Douleur de la vulve : qu’est-ce que la vulvodynie ?
05 janvier 2023
Brûlure chronique intense ressentie au niveau de la vulve, la vulvodynie retentit fortement sur la qualité de vie des femmes. Comment se déclenche ce trouble ? Quelle prise en charge est aujourd’hui proposée ?
Hypersensibilité cutanée externe, la vulvodynie reste peu connue du grand public, « mais également par de nombreux médecins généralistes, des sages-femmes et des gynécologues obstétriciens », décrit Camille Tallet, sage-femme ostéopathe à Lyon. Cette atteinte est pourtant décrite par la science depuis 1986 et officiellement définie par l’International Scientific Society for the Vulvovaginal Disease (ISSVD*) depuis 2015.
Mais de quoi s’agit-il ? « De douleurs localisées au niveau de la vulve sans lésion visible à l’examen clinique », poursuit Camille Tallet. L’inconfort concerne plus particulièrement l’entrée du vagin appelée vestibule, et ce au moindre contact (pénétration sexuelle, introduction d’un tampon, toucher vaginal). Dans certaines formes de vulvodynie, rapportées chez les femmes ménopausées, les douleurs surviennent spontanément sans qu’il n’y ait de contact. Il existe également des formes mixtes caractérisées par une alternance des douleurs de contact et d’autres spontanées. La vulvodynie se traduit aussi par des picotements, des tiraillements et une sécheresse vaginale. A noter que la gêne doit se déclarer pendant plus de 3 mois pour que le diagnostic puisse être posé.
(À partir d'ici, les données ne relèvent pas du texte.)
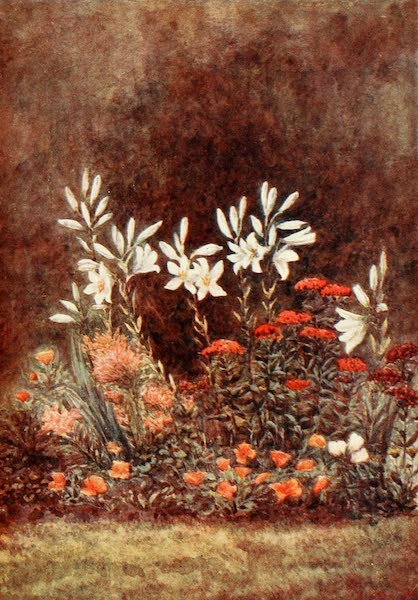 The New Forest Painted and Described - The Lily Border. July (1904)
Mycoses, contraception, ménopause
Les patientes sujettes à la vulvodynie éprouvent par ailleurs des envies d’uriner plus fréquentes, des douleurs régulières dans le bas du ventre, des douleurs articulaires et musculaires diffuses. Et sont plus exposées au syndrome du côlon irritable.
Mais quelles sont les origines de la vulvodynie ? Toujours selon Camille Tallet, « des mauvaises pratiques en termes d’hygiène, des maladies inflammatoires sensibilisant la peau et les muqueuses » peuvent déclencher ce trouble, comme le lichen scléreux, les mycoses récidivantes, certaines cicatrices liées à l’accouchement mais aussi « les violences gynécologiques. L’automédication, les produits pourvoyeurs de sécheresse, certains dispositifs de contraception ou produits anti-acnéiques, ou encore la période de la ménopause » constituent aussi des facteurs de risque, souligne Camille Tallet.
Le Q-tip test
Le diagnostic est souvent long à établir : « beaucoup de femmes entendent de la part des médecins que c’est dans leur tête vu que le clinicien ne voit pas d’anomalies visuelles au niveau de la vulve », décrit Camille Tallet.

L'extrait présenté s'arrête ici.